┌─ Fragmento del documento
Tentación sin satisfacción

En pocas novelas, el tiempo tiene el protagonismo, que adquiere poco a poco en esta de Dino Buzzati, El desierto de los tártaros, publicada por primera vez en 1940 y traducida después a múltiples lenguas.

El teniente Giovanni Drogo es destinado a la Fortaleza Bastiani, situada en la frontera con los tártaros, cuya llegada es una esperanza para los que se encuentran en su interior, aunque nunca se perciba como algo probable: “su fortuna, la aventura, la hora milagrosa que al menos una vez toca a cada uno. Por esa posibilidad vaga, que parecía volverse cada vez más incierta con el tiempo, hombres hechos y derechos consumían allá arriba la mejor parte de su vida. (…) Unos al lado de otros vivían con idéntica esperanza, sin decir nunca una palabra de ella, porque no se daban cuenta o simplemente porque eran soldados, con el celoso pudor de la propia alma”.

Pronto será también la esperanza de Giovanni, especialmente ligada al tiempo, que de niño parece infinito; durante la juventud transcurre también con una cierta lentitud, sin que notemos su marcha; pero llega un día en el que “el sol ya no parece inmóvil sino que se desplaza rápidamente, ¡ay!, casi no da tiempo a mirarlo y ya se precipita hacia el limite del horizonte”, justo por donde se espera la llegada de los tártaros que de sentido a sus vidas.
└─
**Conjunto de tareas**:
- 1) Según la reseña, ¿en qué año se publicó por primera vez El desierto de los tártaros?
- 2) Reproduzca de forma literal el pasaje de la reseña que comienza en "En pocas novelas, el" y termina en "a múltiples lenguas.".
┌─ Datos
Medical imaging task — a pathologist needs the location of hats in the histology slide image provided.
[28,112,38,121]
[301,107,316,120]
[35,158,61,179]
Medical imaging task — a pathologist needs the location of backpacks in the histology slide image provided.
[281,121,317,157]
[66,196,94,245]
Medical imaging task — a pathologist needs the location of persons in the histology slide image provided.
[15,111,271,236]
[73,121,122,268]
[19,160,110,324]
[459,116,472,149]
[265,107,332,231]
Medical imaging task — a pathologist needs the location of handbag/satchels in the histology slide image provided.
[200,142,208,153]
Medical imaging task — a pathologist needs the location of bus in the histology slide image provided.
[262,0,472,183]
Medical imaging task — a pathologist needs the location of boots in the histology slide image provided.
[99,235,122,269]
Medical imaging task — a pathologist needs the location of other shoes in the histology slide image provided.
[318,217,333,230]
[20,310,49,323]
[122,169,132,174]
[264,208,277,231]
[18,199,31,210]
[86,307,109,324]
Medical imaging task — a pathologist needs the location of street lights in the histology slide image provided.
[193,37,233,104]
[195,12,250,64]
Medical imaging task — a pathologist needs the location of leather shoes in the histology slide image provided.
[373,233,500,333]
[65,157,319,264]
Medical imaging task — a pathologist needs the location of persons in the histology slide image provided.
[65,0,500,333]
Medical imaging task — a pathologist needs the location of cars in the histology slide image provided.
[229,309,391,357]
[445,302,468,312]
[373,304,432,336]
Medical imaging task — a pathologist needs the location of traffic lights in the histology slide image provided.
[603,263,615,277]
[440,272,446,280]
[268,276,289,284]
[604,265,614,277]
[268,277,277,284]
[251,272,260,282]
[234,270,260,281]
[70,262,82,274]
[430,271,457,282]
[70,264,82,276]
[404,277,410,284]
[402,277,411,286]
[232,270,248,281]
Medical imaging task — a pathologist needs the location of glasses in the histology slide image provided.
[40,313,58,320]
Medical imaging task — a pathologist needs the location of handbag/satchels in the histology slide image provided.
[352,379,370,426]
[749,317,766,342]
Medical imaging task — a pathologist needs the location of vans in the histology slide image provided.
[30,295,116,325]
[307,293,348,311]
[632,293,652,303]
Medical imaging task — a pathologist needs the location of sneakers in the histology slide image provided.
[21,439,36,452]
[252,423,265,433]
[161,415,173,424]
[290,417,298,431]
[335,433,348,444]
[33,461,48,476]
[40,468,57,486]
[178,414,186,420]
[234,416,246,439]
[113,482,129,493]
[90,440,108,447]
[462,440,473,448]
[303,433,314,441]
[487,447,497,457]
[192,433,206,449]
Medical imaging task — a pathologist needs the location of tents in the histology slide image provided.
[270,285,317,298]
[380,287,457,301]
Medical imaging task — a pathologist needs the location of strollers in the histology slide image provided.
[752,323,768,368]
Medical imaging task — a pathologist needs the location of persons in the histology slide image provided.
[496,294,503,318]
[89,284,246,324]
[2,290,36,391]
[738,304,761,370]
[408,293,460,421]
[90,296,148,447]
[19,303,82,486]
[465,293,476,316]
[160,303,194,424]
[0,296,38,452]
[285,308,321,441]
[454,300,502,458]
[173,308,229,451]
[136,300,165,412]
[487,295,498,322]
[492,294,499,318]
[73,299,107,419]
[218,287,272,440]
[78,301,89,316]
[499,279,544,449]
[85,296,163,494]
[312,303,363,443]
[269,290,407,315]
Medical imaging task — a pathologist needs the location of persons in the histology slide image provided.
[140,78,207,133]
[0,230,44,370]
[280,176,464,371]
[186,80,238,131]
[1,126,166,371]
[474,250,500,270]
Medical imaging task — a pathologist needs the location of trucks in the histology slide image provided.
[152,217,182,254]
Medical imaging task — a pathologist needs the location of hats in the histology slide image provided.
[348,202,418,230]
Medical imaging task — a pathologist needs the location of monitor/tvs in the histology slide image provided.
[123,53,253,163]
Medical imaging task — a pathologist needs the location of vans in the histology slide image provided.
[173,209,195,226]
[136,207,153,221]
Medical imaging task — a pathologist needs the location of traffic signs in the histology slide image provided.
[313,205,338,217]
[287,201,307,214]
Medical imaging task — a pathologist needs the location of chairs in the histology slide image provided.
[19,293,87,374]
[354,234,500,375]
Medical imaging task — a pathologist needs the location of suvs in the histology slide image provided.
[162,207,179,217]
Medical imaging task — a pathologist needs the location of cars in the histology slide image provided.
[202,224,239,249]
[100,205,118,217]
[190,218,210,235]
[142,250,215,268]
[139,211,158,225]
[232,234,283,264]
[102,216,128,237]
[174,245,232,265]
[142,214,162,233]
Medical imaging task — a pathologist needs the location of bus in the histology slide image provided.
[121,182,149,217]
└─
**Respuestas en orden**:
- 1) En 1940.

- 2)
En pocas novelas, el tiempo tiene el protagonismo, que adquiere poco a poco en esta de Dino Buzzati, El desierto de los tártaros, publicada por primera vez en 1940 y traducida después a múltiples lenguas.